Capps noted the new guidelines could "empower" the field directors of ICE to act as "negotiator[s]" and "play a role in authorizing additional operations ... collecting data and reporting it up."

"That can help diffuse some of that tension" between the ICE officers and Biden's Homeland Security political appointees, he said.

But Sandhya Nadadur, Detention & Deportation policy analyst at the California Immigration Policy Center, cautioned that the guidelines still require discretion from individual ICE officers.

"I think that those who are disproportionately impacted by our current immigration enforcement scheme — low-income, immigrant communities of color — will continue to suffer at the hands of individual ICE officers enforcing these priorities as they see fit," Nadadur told the American Independent Foundation in an email. "...I don't believe ICE officers have acted in the best interest of the immigrant community."

Nadadur and Shah called it "disappointing" that Biden is continuing the current criminal legal system. The ACLU policy counsel said although the new ICE guidelines are a step in the right direction and better than the two previous administrations (substantially Trump's), she is pushing for "a fundamental restart" to immigration enforcement, including criteria on who not to target, otherwise termed "affirmative relief."

"It shouldn't be about targeting immigrants, it should be about making this a country that welcomes people," Shah said, adding that she sees "hints" of this in Biden's guidelines, but "still [has] hopes" that it will get adopted permanently after the 90 days.

She separately noted in a statement that "deportation policies of both the Trump and Obama presidencies" were "harmful."

Republicans and former ICE officials, meanwhile, have been swift to criticize the guidelines, with Tom Homan, former acting ICE director under the Trump administration, lamenting to the Hill that officers had to now "call and ask their supervisor if they can enforce the laws that Congress enacted."

Sen.

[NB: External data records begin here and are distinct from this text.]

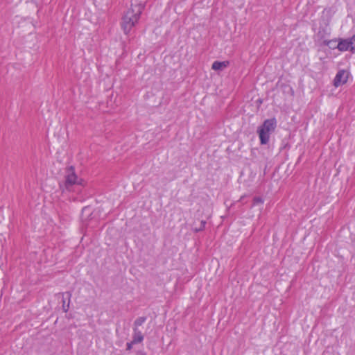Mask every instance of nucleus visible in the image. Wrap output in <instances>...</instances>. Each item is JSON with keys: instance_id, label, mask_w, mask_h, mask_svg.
Listing matches in <instances>:
<instances>
[{"instance_id": "nucleus-1", "label": "nucleus", "mask_w": 355, "mask_h": 355, "mask_svg": "<svg viewBox=\"0 0 355 355\" xmlns=\"http://www.w3.org/2000/svg\"><path fill=\"white\" fill-rule=\"evenodd\" d=\"M144 8V6L141 3L132 4L131 7L124 13L121 26L125 34H128L138 23Z\"/></svg>"}, {"instance_id": "nucleus-2", "label": "nucleus", "mask_w": 355, "mask_h": 355, "mask_svg": "<svg viewBox=\"0 0 355 355\" xmlns=\"http://www.w3.org/2000/svg\"><path fill=\"white\" fill-rule=\"evenodd\" d=\"M277 127V121L275 118L266 119L263 124L259 127L257 133L260 139L261 144H267L270 140V135Z\"/></svg>"}, {"instance_id": "nucleus-3", "label": "nucleus", "mask_w": 355, "mask_h": 355, "mask_svg": "<svg viewBox=\"0 0 355 355\" xmlns=\"http://www.w3.org/2000/svg\"><path fill=\"white\" fill-rule=\"evenodd\" d=\"M354 40L355 35L347 39H339L336 47L340 51H351L354 52L353 44Z\"/></svg>"}, {"instance_id": "nucleus-4", "label": "nucleus", "mask_w": 355, "mask_h": 355, "mask_svg": "<svg viewBox=\"0 0 355 355\" xmlns=\"http://www.w3.org/2000/svg\"><path fill=\"white\" fill-rule=\"evenodd\" d=\"M78 184L80 183L78 181V177L74 172L73 168L71 166L67 169L65 175V187L67 189L70 190L72 186Z\"/></svg>"}, {"instance_id": "nucleus-5", "label": "nucleus", "mask_w": 355, "mask_h": 355, "mask_svg": "<svg viewBox=\"0 0 355 355\" xmlns=\"http://www.w3.org/2000/svg\"><path fill=\"white\" fill-rule=\"evenodd\" d=\"M349 72L345 69H340L336 73L334 80V85L338 87L340 85L345 84L348 80Z\"/></svg>"}, {"instance_id": "nucleus-6", "label": "nucleus", "mask_w": 355, "mask_h": 355, "mask_svg": "<svg viewBox=\"0 0 355 355\" xmlns=\"http://www.w3.org/2000/svg\"><path fill=\"white\" fill-rule=\"evenodd\" d=\"M62 295V310L64 313H67L69 309L70 298L71 293L70 292L63 293Z\"/></svg>"}, {"instance_id": "nucleus-7", "label": "nucleus", "mask_w": 355, "mask_h": 355, "mask_svg": "<svg viewBox=\"0 0 355 355\" xmlns=\"http://www.w3.org/2000/svg\"><path fill=\"white\" fill-rule=\"evenodd\" d=\"M132 340L135 343H140L144 340V336L139 328H133Z\"/></svg>"}, {"instance_id": "nucleus-8", "label": "nucleus", "mask_w": 355, "mask_h": 355, "mask_svg": "<svg viewBox=\"0 0 355 355\" xmlns=\"http://www.w3.org/2000/svg\"><path fill=\"white\" fill-rule=\"evenodd\" d=\"M228 65H229L228 61H223V62L215 61L212 64L211 69L215 71L223 70L224 68L227 67Z\"/></svg>"}, {"instance_id": "nucleus-9", "label": "nucleus", "mask_w": 355, "mask_h": 355, "mask_svg": "<svg viewBox=\"0 0 355 355\" xmlns=\"http://www.w3.org/2000/svg\"><path fill=\"white\" fill-rule=\"evenodd\" d=\"M146 320V317H139L135 320L134 322V327L138 328L139 326H141Z\"/></svg>"}, {"instance_id": "nucleus-10", "label": "nucleus", "mask_w": 355, "mask_h": 355, "mask_svg": "<svg viewBox=\"0 0 355 355\" xmlns=\"http://www.w3.org/2000/svg\"><path fill=\"white\" fill-rule=\"evenodd\" d=\"M338 41L337 40H331L326 42V44L331 49H336Z\"/></svg>"}, {"instance_id": "nucleus-11", "label": "nucleus", "mask_w": 355, "mask_h": 355, "mask_svg": "<svg viewBox=\"0 0 355 355\" xmlns=\"http://www.w3.org/2000/svg\"><path fill=\"white\" fill-rule=\"evenodd\" d=\"M263 200L261 197H254L253 198V205H256L257 204H263Z\"/></svg>"}, {"instance_id": "nucleus-12", "label": "nucleus", "mask_w": 355, "mask_h": 355, "mask_svg": "<svg viewBox=\"0 0 355 355\" xmlns=\"http://www.w3.org/2000/svg\"><path fill=\"white\" fill-rule=\"evenodd\" d=\"M200 225H202V227L195 228V230H194L195 232H198L203 230L205 227L206 221L202 220L200 223Z\"/></svg>"}, {"instance_id": "nucleus-13", "label": "nucleus", "mask_w": 355, "mask_h": 355, "mask_svg": "<svg viewBox=\"0 0 355 355\" xmlns=\"http://www.w3.org/2000/svg\"><path fill=\"white\" fill-rule=\"evenodd\" d=\"M134 344H135V343H133V340H132V341H131V342H130V343H127V345H127V349H128V350H130V349H132V345H133Z\"/></svg>"}, {"instance_id": "nucleus-14", "label": "nucleus", "mask_w": 355, "mask_h": 355, "mask_svg": "<svg viewBox=\"0 0 355 355\" xmlns=\"http://www.w3.org/2000/svg\"><path fill=\"white\" fill-rule=\"evenodd\" d=\"M137 355H146V354L144 352L139 351L137 352Z\"/></svg>"}, {"instance_id": "nucleus-15", "label": "nucleus", "mask_w": 355, "mask_h": 355, "mask_svg": "<svg viewBox=\"0 0 355 355\" xmlns=\"http://www.w3.org/2000/svg\"><path fill=\"white\" fill-rule=\"evenodd\" d=\"M244 196H241V200H242L243 199Z\"/></svg>"}]
</instances>
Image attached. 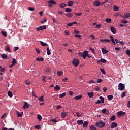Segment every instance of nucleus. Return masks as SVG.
<instances>
[{
    "instance_id": "obj_22",
    "label": "nucleus",
    "mask_w": 130,
    "mask_h": 130,
    "mask_svg": "<svg viewBox=\"0 0 130 130\" xmlns=\"http://www.w3.org/2000/svg\"><path fill=\"white\" fill-rule=\"evenodd\" d=\"M54 89L55 91H59L60 90V87H59V85H57L54 88Z\"/></svg>"
},
{
    "instance_id": "obj_7",
    "label": "nucleus",
    "mask_w": 130,
    "mask_h": 130,
    "mask_svg": "<svg viewBox=\"0 0 130 130\" xmlns=\"http://www.w3.org/2000/svg\"><path fill=\"white\" fill-rule=\"evenodd\" d=\"M89 52L87 50H85L83 52L82 57L84 59H86V57L87 56L88 57H90L88 55Z\"/></svg>"
},
{
    "instance_id": "obj_51",
    "label": "nucleus",
    "mask_w": 130,
    "mask_h": 130,
    "mask_svg": "<svg viewBox=\"0 0 130 130\" xmlns=\"http://www.w3.org/2000/svg\"><path fill=\"white\" fill-rule=\"evenodd\" d=\"M28 10H29V11H30L31 12H33L34 10H35V9H34V8H33V7H28Z\"/></svg>"
},
{
    "instance_id": "obj_60",
    "label": "nucleus",
    "mask_w": 130,
    "mask_h": 130,
    "mask_svg": "<svg viewBox=\"0 0 130 130\" xmlns=\"http://www.w3.org/2000/svg\"><path fill=\"white\" fill-rule=\"evenodd\" d=\"M122 23H123V24H127L128 22L126 20H123Z\"/></svg>"
},
{
    "instance_id": "obj_64",
    "label": "nucleus",
    "mask_w": 130,
    "mask_h": 130,
    "mask_svg": "<svg viewBox=\"0 0 130 130\" xmlns=\"http://www.w3.org/2000/svg\"><path fill=\"white\" fill-rule=\"evenodd\" d=\"M127 106L128 108H130V101H129L127 104Z\"/></svg>"
},
{
    "instance_id": "obj_38",
    "label": "nucleus",
    "mask_w": 130,
    "mask_h": 130,
    "mask_svg": "<svg viewBox=\"0 0 130 130\" xmlns=\"http://www.w3.org/2000/svg\"><path fill=\"white\" fill-rule=\"evenodd\" d=\"M8 95L10 98H12V97H13V93H12V92L11 91H8Z\"/></svg>"
},
{
    "instance_id": "obj_27",
    "label": "nucleus",
    "mask_w": 130,
    "mask_h": 130,
    "mask_svg": "<svg viewBox=\"0 0 130 130\" xmlns=\"http://www.w3.org/2000/svg\"><path fill=\"white\" fill-rule=\"evenodd\" d=\"M65 12L66 13H71V12H72V9L70 8H66L65 9Z\"/></svg>"
},
{
    "instance_id": "obj_47",
    "label": "nucleus",
    "mask_w": 130,
    "mask_h": 130,
    "mask_svg": "<svg viewBox=\"0 0 130 130\" xmlns=\"http://www.w3.org/2000/svg\"><path fill=\"white\" fill-rule=\"evenodd\" d=\"M106 22H107V23H108V24H110V23H111V19L109 18L106 19Z\"/></svg>"
},
{
    "instance_id": "obj_37",
    "label": "nucleus",
    "mask_w": 130,
    "mask_h": 130,
    "mask_svg": "<svg viewBox=\"0 0 130 130\" xmlns=\"http://www.w3.org/2000/svg\"><path fill=\"white\" fill-rule=\"evenodd\" d=\"M40 43L42 46H48V45L47 43H44L42 41H40Z\"/></svg>"
},
{
    "instance_id": "obj_35",
    "label": "nucleus",
    "mask_w": 130,
    "mask_h": 130,
    "mask_svg": "<svg viewBox=\"0 0 130 130\" xmlns=\"http://www.w3.org/2000/svg\"><path fill=\"white\" fill-rule=\"evenodd\" d=\"M36 60L37 61H43V60H44V59L42 57H41V58L38 57L36 58Z\"/></svg>"
},
{
    "instance_id": "obj_17",
    "label": "nucleus",
    "mask_w": 130,
    "mask_h": 130,
    "mask_svg": "<svg viewBox=\"0 0 130 130\" xmlns=\"http://www.w3.org/2000/svg\"><path fill=\"white\" fill-rule=\"evenodd\" d=\"M64 15H65V16H66V17H68V18H72L74 16L73 13H70L67 14H64Z\"/></svg>"
},
{
    "instance_id": "obj_11",
    "label": "nucleus",
    "mask_w": 130,
    "mask_h": 130,
    "mask_svg": "<svg viewBox=\"0 0 130 130\" xmlns=\"http://www.w3.org/2000/svg\"><path fill=\"white\" fill-rule=\"evenodd\" d=\"M93 4L95 7H99V6L101 5V3H100V2H99L98 1H95L93 2Z\"/></svg>"
},
{
    "instance_id": "obj_8",
    "label": "nucleus",
    "mask_w": 130,
    "mask_h": 130,
    "mask_svg": "<svg viewBox=\"0 0 130 130\" xmlns=\"http://www.w3.org/2000/svg\"><path fill=\"white\" fill-rule=\"evenodd\" d=\"M46 29V25H44L43 26H40L39 27H38L36 28V30L37 32L39 31H40L41 30H45Z\"/></svg>"
},
{
    "instance_id": "obj_24",
    "label": "nucleus",
    "mask_w": 130,
    "mask_h": 130,
    "mask_svg": "<svg viewBox=\"0 0 130 130\" xmlns=\"http://www.w3.org/2000/svg\"><path fill=\"white\" fill-rule=\"evenodd\" d=\"M1 57L3 59H7L8 56L6 54H3L1 55Z\"/></svg>"
},
{
    "instance_id": "obj_54",
    "label": "nucleus",
    "mask_w": 130,
    "mask_h": 130,
    "mask_svg": "<svg viewBox=\"0 0 130 130\" xmlns=\"http://www.w3.org/2000/svg\"><path fill=\"white\" fill-rule=\"evenodd\" d=\"M74 14L75 15H76V16H78V17L82 16V13H75Z\"/></svg>"
},
{
    "instance_id": "obj_61",
    "label": "nucleus",
    "mask_w": 130,
    "mask_h": 130,
    "mask_svg": "<svg viewBox=\"0 0 130 130\" xmlns=\"http://www.w3.org/2000/svg\"><path fill=\"white\" fill-rule=\"evenodd\" d=\"M46 22V19L45 18H44L43 20L41 21V24H43V23H45Z\"/></svg>"
},
{
    "instance_id": "obj_36",
    "label": "nucleus",
    "mask_w": 130,
    "mask_h": 130,
    "mask_svg": "<svg viewBox=\"0 0 130 130\" xmlns=\"http://www.w3.org/2000/svg\"><path fill=\"white\" fill-rule=\"evenodd\" d=\"M57 74L58 77H60V76H61L62 74H63V72L62 71H57Z\"/></svg>"
},
{
    "instance_id": "obj_28",
    "label": "nucleus",
    "mask_w": 130,
    "mask_h": 130,
    "mask_svg": "<svg viewBox=\"0 0 130 130\" xmlns=\"http://www.w3.org/2000/svg\"><path fill=\"white\" fill-rule=\"evenodd\" d=\"M113 10H114V11L116 12V11H118V10H119V8H118V7H117V6L114 5L113 6Z\"/></svg>"
},
{
    "instance_id": "obj_45",
    "label": "nucleus",
    "mask_w": 130,
    "mask_h": 130,
    "mask_svg": "<svg viewBox=\"0 0 130 130\" xmlns=\"http://www.w3.org/2000/svg\"><path fill=\"white\" fill-rule=\"evenodd\" d=\"M1 34H2V35H3V36H5V37H7V32H6L4 31H2L1 32Z\"/></svg>"
},
{
    "instance_id": "obj_39",
    "label": "nucleus",
    "mask_w": 130,
    "mask_h": 130,
    "mask_svg": "<svg viewBox=\"0 0 130 130\" xmlns=\"http://www.w3.org/2000/svg\"><path fill=\"white\" fill-rule=\"evenodd\" d=\"M107 98H108V100H109V101H111V100H112V99H113V95H108Z\"/></svg>"
},
{
    "instance_id": "obj_43",
    "label": "nucleus",
    "mask_w": 130,
    "mask_h": 130,
    "mask_svg": "<svg viewBox=\"0 0 130 130\" xmlns=\"http://www.w3.org/2000/svg\"><path fill=\"white\" fill-rule=\"evenodd\" d=\"M16 62H17V59L13 58L12 60V63H13L14 66H15Z\"/></svg>"
},
{
    "instance_id": "obj_41",
    "label": "nucleus",
    "mask_w": 130,
    "mask_h": 130,
    "mask_svg": "<svg viewBox=\"0 0 130 130\" xmlns=\"http://www.w3.org/2000/svg\"><path fill=\"white\" fill-rule=\"evenodd\" d=\"M66 92H64L62 94H59V98H63V97L66 96Z\"/></svg>"
},
{
    "instance_id": "obj_2",
    "label": "nucleus",
    "mask_w": 130,
    "mask_h": 130,
    "mask_svg": "<svg viewBox=\"0 0 130 130\" xmlns=\"http://www.w3.org/2000/svg\"><path fill=\"white\" fill-rule=\"evenodd\" d=\"M80 64V61L79 59L77 58H74L72 60V64L74 66V67H78Z\"/></svg>"
},
{
    "instance_id": "obj_30",
    "label": "nucleus",
    "mask_w": 130,
    "mask_h": 130,
    "mask_svg": "<svg viewBox=\"0 0 130 130\" xmlns=\"http://www.w3.org/2000/svg\"><path fill=\"white\" fill-rule=\"evenodd\" d=\"M83 120H77V124H78V125H82V124H83Z\"/></svg>"
},
{
    "instance_id": "obj_34",
    "label": "nucleus",
    "mask_w": 130,
    "mask_h": 130,
    "mask_svg": "<svg viewBox=\"0 0 130 130\" xmlns=\"http://www.w3.org/2000/svg\"><path fill=\"white\" fill-rule=\"evenodd\" d=\"M39 101L41 102H44V99H43V95L38 98Z\"/></svg>"
},
{
    "instance_id": "obj_63",
    "label": "nucleus",
    "mask_w": 130,
    "mask_h": 130,
    "mask_svg": "<svg viewBox=\"0 0 130 130\" xmlns=\"http://www.w3.org/2000/svg\"><path fill=\"white\" fill-rule=\"evenodd\" d=\"M125 15H126V17L127 19H128V18H130V13H128V14L126 13Z\"/></svg>"
},
{
    "instance_id": "obj_50",
    "label": "nucleus",
    "mask_w": 130,
    "mask_h": 130,
    "mask_svg": "<svg viewBox=\"0 0 130 130\" xmlns=\"http://www.w3.org/2000/svg\"><path fill=\"white\" fill-rule=\"evenodd\" d=\"M35 128H36V129H40L41 127L40 125H37L35 126Z\"/></svg>"
},
{
    "instance_id": "obj_15",
    "label": "nucleus",
    "mask_w": 130,
    "mask_h": 130,
    "mask_svg": "<svg viewBox=\"0 0 130 130\" xmlns=\"http://www.w3.org/2000/svg\"><path fill=\"white\" fill-rule=\"evenodd\" d=\"M87 95L89 98H92V97H94V92H87Z\"/></svg>"
},
{
    "instance_id": "obj_56",
    "label": "nucleus",
    "mask_w": 130,
    "mask_h": 130,
    "mask_svg": "<svg viewBox=\"0 0 130 130\" xmlns=\"http://www.w3.org/2000/svg\"><path fill=\"white\" fill-rule=\"evenodd\" d=\"M103 80L102 79L99 78L97 81V83H102Z\"/></svg>"
},
{
    "instance_id": "obj_62",
    "label": "nucleus",
    "mask_w": 130,
    "mask_h": 130,
    "mask_svg": "<svg viewBox=\"0 0 130 130\" xmlns=\"http://www.w3.org/2000/svg\"><path fill=\"white\" fill-rule=\"evenodd\" d=\"M18 49H19V47H15L14 48V51H17V50H18Z\"/></svg>"
},
{
    "instance_id": "obj_32",
    "label": "nucleus",
    "mask_w": 130,
    "mask_h": 130,
    "mask_svg": "<svg viewBox=\"0 0 130 130\" xmlns=\"http://www.w3.org/2000/svg\"><path fill=\"white\" fill-rule=\"evenodd\" d=\"M47 54L48 55H50L51 54V52H50V50L49 49V47L47 48Z\"/></svg>"
},
{
    "instance_id": "obj_48",
    "label": "nucleus",
    "mask_w": 130,
    "mask_h": 130,
    "mask_svg": "<svg viewBox=\"0 0 130 130\" xmlns=\"http://www.w3.org/2000/svg\"><path fill=\"white\" fill-rule=\"evenodd\" d=\"M101 72L103 75H105V74H106V73L105 72V70H104V69L102 68L101 69Z\"/></svg>"
},
{
    "instance_id": "obj_59",
    "label": "nucleus",
    "mask_w": 130,
    "mask_h": 130,
    "mask_svg": "<svg viewBox=\"0 0 130 130\" xmlns=\"http://www.w3.org/2000/svg\"><path fill=\"white\" fill-rule=\"evenodd\" d=\"M76 115L78 116V117H81V114L78 112H76Z\"/></svg>"
},
{
    "instance_id": "obj_9",
    "label": "nucleus",
    "mask_w": 130,
    "mask_h": 130,
    "mask_svg": "<svg viewBox=\"0 0 130 130\" xmlns=\"http://www.w3.org/2000/svg\"><path fill=\"white\" fill-rule=\"evenodd\" d=\"M118 124L115 122H113L111 125V128H115Z\"/></svg>"
},
{
    "instance_id": "obj_20",
    "label": "nucleus",
    "mask_w": 130,
    "mask_h": 130,
    "mask_svg": "<svg viewBox=\"0 0 130 130\" xmlns=\"http://www.w3.org/2000/svg\"><path fill=\"white\" fill-rule=\"evenodd\" d=\"M97 61L99 63H100L101 61V62H102V63H105V62H106V60H105V59L101 58L100 60H98Z\"/></svg>"
},
{
    "instance_id": "obj_26",
    "label": "nucleus",
    "mask_w": 130,
    "mask_h": 130,
    "mask_svg": "<svg viewBox=\"0 0 130 130\" xmlns=\"http://www.w3.org/2000/svg\"><path fill=\"white\" fill-rule=\"evenodd\" d=\"M59 7L61 9H63V8H64L65 7H67V4L64 3H61V4H59Z\"/></svg>"
},
{
    "instance_id": "obj_42",
    "label": "nucleus",
    "mask_w": 130,
    "mask_h": 130,
    "mask_svg": "<svg viewBox=\"0 0 130 130\" xmlns=\"http://www.w3.org/2000/svg\"><path fill=\"white\" fill-rule=\"evenodd\" d=\"M126 91H124L122 92L121 94V97H122V98H123V97H125L126 95Z\"/></svg>"
},
{
    "instance_id": "obj_5",
    "label": "nucleus",
    "mask_w": 130,
    "mask_h": 130,
    "mask_svg": "<svg viewBox=\"0 0 130 130\" xmlns=\"http://www.w3.org/2000/svg\"><path fill=\"white\" fill-rule=\"evenodd\" d=\"M126 114V113L125 112H123L122 111H120L117 112V115L119 117H121V116H124Z\"/></svg>"
},
{
    "instance_id": "obj_40",
    "label": "nucleus",
    "mask_w": 130,
    "mask_h": 130,
    "mask_svg": "<svg viewBox=\"0 0 130 130\" xmlns=\"http://www.w3.org/2000/svg\"><path fill=\"white\" fill-rule=\"evenodd\" d=\"M37 119L39 120V121H41V120H42V116L39 114L37 116Z\"/></svg>"
},
{
    "instance_id": "obj_6",
    "label": "nucleus",
    "mask_w": 130,
    "mask_h": 130,
    "mask_svg": "<svg viewBox=\"0 0 130 130\" xmlns=\"http://www.w3.org/2000/svg\"><path fill=\"white\" fill-rule=\"evenodd\" d=\"M99 99H100V100H98L97 102H95V104H100L101 103H104V98L102 96H100L99 97Z\"/></svg>"
},
{
    "instance_id": "obj_19",
    "label": "nucleus",
    "mask_w": 130,
    "mask_h": 130,
    "mask_svg": "<svg viewBox=\"0 0 130 130\" xmlns=\"http://www.w3.org/2000/svg\"><path fill=\"white\" fill-rule=\"evenodd\" d=\"M89 124V122L88 121H85L83 124V127H87Z\"/></svg>"
},
{
    "instance_id": "obj_55",
    "label": "nucleus",
    "mask_w": 130,
    "mask_h": 130,
    "mask_svg": "<svg viewBox=\"0 0 130 130\" xmlns=\"http://www.w3.org/2000/svg\"><path fill=\"white\" fill-rule=\"evenodd\" d=\"M99 28H101V24H97L95 26V29H99Z\"/></svg>"
},
{
    "instance_id": "obj_14",
    "label": "nucleus",
    "mask_w": 130,
    "mask_h": 130,
    "mask_svg": "<svg viewBox=\"0 0 130 130\" xmlns=\"http://www.w3.org/2000/svg\"><path fill=\"white\" fill-rule=\"evenodd\" d=\"M68 7H73L74 6V1H70L68 2Z\"/></svg>"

Tom Cotton (R-AR) went a step further, claiming in a tweet on Feb. 18 that the ICE guidelines were "the Biden administration's attempt to abolish ICE."

But Biden has not called for abolishing ICE, and instead outlined a plan to "ensure that Immigration and Customs Enforcement (ICE) and Customs and Border Protection (CBP) personnel abide by professional standards and are held accountable for inhumane treatment," with increased "resources for training and demand transparency in and independent oversight," according to his campaign website.

The president's new ICE criteria are part of his larger plan to secure "our values as a nation of immigrants" and reform the immigration system.

On Feb. 18, Democrats, incorporating Biden's proposals, unveiled the U.S. Citizenship Act, a comprehensive bill that would offer around 11 million undocumented immigrants a path to citizenship.

To get at least some parts of the broader bill "across the finish line," immigration experts and Democratic lawmakers are considering a "piecemeal" strategy.

Published with permission of The American Independent Foundation.